TASK DESCRIPTION:
Please return verbatim everything from the line containing "Is the cabinet" down to the last of the rows below.

DATA ROWS:
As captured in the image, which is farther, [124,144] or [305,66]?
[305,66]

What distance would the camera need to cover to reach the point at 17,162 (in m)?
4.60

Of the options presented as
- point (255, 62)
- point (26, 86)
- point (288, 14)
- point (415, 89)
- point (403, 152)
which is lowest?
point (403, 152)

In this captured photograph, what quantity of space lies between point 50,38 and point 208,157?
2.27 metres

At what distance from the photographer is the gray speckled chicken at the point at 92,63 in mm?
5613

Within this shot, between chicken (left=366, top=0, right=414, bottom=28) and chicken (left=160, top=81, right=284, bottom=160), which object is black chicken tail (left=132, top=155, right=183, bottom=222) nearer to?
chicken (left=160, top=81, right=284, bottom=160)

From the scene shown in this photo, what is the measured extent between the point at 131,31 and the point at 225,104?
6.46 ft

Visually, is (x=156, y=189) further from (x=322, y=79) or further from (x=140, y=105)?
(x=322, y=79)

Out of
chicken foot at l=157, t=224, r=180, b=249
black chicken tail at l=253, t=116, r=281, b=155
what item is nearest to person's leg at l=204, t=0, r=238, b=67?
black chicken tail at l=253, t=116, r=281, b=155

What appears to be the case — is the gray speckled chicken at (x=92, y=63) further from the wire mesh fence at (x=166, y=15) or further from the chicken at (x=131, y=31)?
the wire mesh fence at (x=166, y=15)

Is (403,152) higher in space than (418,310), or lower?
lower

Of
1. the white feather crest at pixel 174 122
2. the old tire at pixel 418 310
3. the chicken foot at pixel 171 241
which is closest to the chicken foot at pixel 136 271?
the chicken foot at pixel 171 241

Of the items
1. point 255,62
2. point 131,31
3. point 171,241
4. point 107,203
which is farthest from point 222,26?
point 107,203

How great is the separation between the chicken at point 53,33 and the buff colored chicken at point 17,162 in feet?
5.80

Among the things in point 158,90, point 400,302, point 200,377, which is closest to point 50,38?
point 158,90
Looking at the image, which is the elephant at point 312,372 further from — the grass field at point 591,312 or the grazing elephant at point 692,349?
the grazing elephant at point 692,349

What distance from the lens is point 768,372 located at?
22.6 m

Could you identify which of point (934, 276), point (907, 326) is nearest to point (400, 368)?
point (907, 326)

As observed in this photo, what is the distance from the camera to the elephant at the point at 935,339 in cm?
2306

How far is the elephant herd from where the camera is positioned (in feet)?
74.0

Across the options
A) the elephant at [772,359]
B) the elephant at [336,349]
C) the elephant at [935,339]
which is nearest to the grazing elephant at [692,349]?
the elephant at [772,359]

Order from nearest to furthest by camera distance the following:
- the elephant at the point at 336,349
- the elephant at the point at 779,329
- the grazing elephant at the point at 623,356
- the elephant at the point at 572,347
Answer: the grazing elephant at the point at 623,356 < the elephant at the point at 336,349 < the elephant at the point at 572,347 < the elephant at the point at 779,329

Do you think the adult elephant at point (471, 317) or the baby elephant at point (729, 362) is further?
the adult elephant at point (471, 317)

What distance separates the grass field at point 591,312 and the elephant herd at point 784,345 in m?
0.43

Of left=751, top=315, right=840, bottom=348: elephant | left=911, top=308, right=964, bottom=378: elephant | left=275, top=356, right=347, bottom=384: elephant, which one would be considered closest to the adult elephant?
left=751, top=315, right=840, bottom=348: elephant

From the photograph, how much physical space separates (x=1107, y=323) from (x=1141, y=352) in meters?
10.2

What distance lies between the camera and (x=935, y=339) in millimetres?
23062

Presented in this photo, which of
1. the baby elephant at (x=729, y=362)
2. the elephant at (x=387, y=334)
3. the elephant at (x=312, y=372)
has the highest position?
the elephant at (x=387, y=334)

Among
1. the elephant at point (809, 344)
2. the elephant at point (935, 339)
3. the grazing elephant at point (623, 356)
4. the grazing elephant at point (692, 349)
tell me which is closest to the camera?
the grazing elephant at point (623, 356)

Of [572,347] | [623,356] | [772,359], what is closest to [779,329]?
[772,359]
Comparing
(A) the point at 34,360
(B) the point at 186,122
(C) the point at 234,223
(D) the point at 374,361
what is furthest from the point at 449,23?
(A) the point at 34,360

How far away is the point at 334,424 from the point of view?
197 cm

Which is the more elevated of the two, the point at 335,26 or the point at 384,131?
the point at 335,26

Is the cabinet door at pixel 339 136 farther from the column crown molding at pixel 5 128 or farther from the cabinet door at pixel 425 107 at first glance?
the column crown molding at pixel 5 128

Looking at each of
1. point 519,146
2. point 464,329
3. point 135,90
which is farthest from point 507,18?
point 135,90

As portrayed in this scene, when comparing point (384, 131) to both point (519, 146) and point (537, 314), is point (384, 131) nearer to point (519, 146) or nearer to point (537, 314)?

EXERCISE RESULT:
Is the cabinet door at pixel 339 136 farther from the column crown molding at pixel 5 128 or farther from the cabinet door at pixel 425 107 at first glance?
the column crown molding at pixel 5 128

Looking at each of
1. point 519,146
2. point 464,329
3. point 135,90
which is farthest from point 507,18?
point 135,90

As portrayed in this scene, when comparing point (384, 131) to both point (519, 146) and point (537, 314), is point (384, 131) nearer to point (519, 146) or nearer to point (537, 314)?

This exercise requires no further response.